-- DATA SUPPLIED follows --

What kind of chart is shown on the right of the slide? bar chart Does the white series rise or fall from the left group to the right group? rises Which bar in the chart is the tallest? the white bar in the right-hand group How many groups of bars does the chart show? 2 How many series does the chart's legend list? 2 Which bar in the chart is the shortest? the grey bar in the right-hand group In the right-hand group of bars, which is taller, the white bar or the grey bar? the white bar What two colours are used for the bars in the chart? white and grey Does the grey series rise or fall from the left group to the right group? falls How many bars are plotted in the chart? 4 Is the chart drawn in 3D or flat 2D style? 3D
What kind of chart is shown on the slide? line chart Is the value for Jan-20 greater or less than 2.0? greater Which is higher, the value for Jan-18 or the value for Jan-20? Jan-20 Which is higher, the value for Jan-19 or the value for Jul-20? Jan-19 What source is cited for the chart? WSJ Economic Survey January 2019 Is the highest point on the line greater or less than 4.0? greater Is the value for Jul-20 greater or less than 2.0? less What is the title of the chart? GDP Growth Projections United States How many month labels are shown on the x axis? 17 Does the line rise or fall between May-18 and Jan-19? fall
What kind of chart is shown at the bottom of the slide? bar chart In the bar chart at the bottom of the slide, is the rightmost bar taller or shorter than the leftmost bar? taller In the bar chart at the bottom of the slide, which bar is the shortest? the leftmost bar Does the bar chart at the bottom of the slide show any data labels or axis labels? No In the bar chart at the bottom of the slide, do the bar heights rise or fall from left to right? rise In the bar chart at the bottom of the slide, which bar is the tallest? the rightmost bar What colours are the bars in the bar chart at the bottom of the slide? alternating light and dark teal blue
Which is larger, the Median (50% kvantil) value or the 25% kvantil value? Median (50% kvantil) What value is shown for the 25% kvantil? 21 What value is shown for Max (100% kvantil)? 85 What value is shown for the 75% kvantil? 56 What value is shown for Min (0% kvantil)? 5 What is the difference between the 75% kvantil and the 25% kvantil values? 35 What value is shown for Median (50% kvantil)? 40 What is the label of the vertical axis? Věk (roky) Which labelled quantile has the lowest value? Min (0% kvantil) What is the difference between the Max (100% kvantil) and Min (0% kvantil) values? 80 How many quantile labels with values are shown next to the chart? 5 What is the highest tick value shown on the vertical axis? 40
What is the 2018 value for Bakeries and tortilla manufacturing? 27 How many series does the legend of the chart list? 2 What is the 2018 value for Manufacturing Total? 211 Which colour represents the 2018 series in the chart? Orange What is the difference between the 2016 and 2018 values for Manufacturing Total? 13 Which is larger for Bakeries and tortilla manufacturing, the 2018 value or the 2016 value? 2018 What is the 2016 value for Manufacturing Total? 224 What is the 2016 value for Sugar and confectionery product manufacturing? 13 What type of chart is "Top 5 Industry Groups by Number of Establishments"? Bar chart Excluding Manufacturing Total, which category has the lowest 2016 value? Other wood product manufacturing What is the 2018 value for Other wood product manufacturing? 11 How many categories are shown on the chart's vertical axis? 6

-- DATA SUPPLIED concluded --

▸ **ASSIGNMENT**
Report each line of the listing above that contains the word "shortest".

▸ **REPLY TO THE EXERCISE**
What kind of chart is shown on the right of the slide? bar chart Does the white series rise or fall from the left group to the right group? rises Which bar in the chart is the tallest? the white bar in the right-hand group How many groups of bars does the chart show? 2 How many series does the chart's legend list? 2 Which bar in the chart is the shortest? the grey bar in the right-hand group In the right-hand group of bars, which is taller, the white bar or the grey bar? the white bar What two colours are used for the bars in the chart? white and grey Does the grey series rise or fall from the left group to the right group? falls How many bars are plotted in the chart? 4 Is the chart drawn in 3D or flat 2D style? 3D
What kind of chart is shown at the bottom of the slide? bar chart In the bar chart at the bottom of the slide, is the rightmost bar taller or shorter than the leftmost bar? taller In the bar chart at the bottom of the slide, which bar is the shortest? the leftmost bar Does the bar chart at the bottom of the slide show any data labels or axis labels? No In the bar chart at the bottom of the slide, do the bar heights rise or fall from left to right? rise In the bar chart at the bottom of the slide, which bar is the tallest? the rightmost bar What colours are the bars in the bar chart at the bottom of the slide? alternating light and dark teal blue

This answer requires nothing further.